Sprawdzamy Razer BlackWidow V4 z zielonymi przełącznikami
Czas najwyższy sprawdzić, jak radzi sobie ten model w testach praktycznych. Przede wszystkim podłączamy ją do komputera za pomocą długiego przewodu, który z jednej strony zakończony jest wtyczką USB typu C (ją podpinamy do klawiatury), natomiast z drugiej USB typu A. Rzecz jasna, sprzęt uruchamia się automatycznie na zasadzie „plug and play”, jednak sugeruję pobrać od razu oprogramowanie, które pozwoli nam na aktywację przycisków makro, a także na dostosowanie oświetlenia tak, jakbyśmy tego oczekiwali.

OK, zainstalowaliśmy aplikację, klawiatura podłączona – czas zagrać. Zauważyłem, że przełączniki zielone są głośne. Nawet bardzo! W porównaniu do żółtych czy pomarańczowych – również Razer te są najgłośniejsze. To taka klasyka jeśli chodzi o klawiatury mechaniczne. Szczególnie patrząc na ten dźwięk kliknięcia. Odczucia? zdecydowanie ten „klik” jest dotykowy i słyszalny. Odległość to 4 mm, aktywacja 1,9 mm, natomiast reset 1,5 mm. Siła? 50 gramów. Warto również zauważyć, że w przypadku przełączników zielonych nie mamy fabrycznego smarowania, co niektórym może przeszkadzać. Dodam jeszcze, że żywotność tych przełączników to aż sto milionów klików.

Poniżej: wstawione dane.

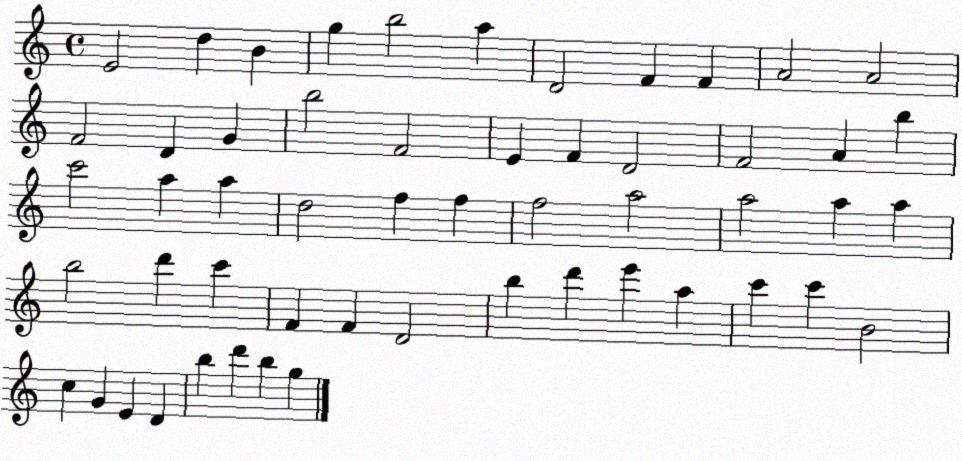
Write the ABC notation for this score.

Długie sesje przy ulubionych grach nie zrobią na waszych nadgarstkach absolutnie żadnego wrażenia. To za sprawą bardzo wygodnej podkładki. Chyba jest to jedna z lepszych podpórek na nadgarstki, z jakimi miałem styczność. Podświetlenie pracuje oczywiście wzorowo i nie mogę się do niego absolutnie przyczepić. Rzecz jasna, można je dostosować do wielu różnych gier. Umożliwia to Razer Chroma RGB.

Czy warto kupić Razer BlackWidow V4 z zielonymi przełącznikami?
Wiesz, wszystko zależy od tego, czy nie będzie Ci przeszkadzał wysoki skok i głośność przełączników. To tak zwana klasyka wśród klawiatur mechanicznych dla graczy. Jeśli to pominiemy, otrzymujesz najwyższą jakość wykonania, świetne podświetlenie oraz bardzo wygodną podkładkę pod nadgarstki. Osobiście bym się zdecydował ale to moje prywatne preferencje. Jedno jest pewne – Razer BlackWidow V4 to klasa sama w sobie, niezależnie czy z zielonymi czy z żółtymi przełącznikami.

Pozostaje jeszcze kwestia budżetu. Wszyscy dobrze wiemy, że klawiatury Razer, ba, ogólnie sprzęt tej marki nie należy do najtańszych. A jak jest w przypadku tego modelu? BlackWidow V4 z zielonymi przełącznikami kosztuje w Media Expert 669 zł. Co sądzicie o tej kwocie? Cena akceptowalna czy przesadzona?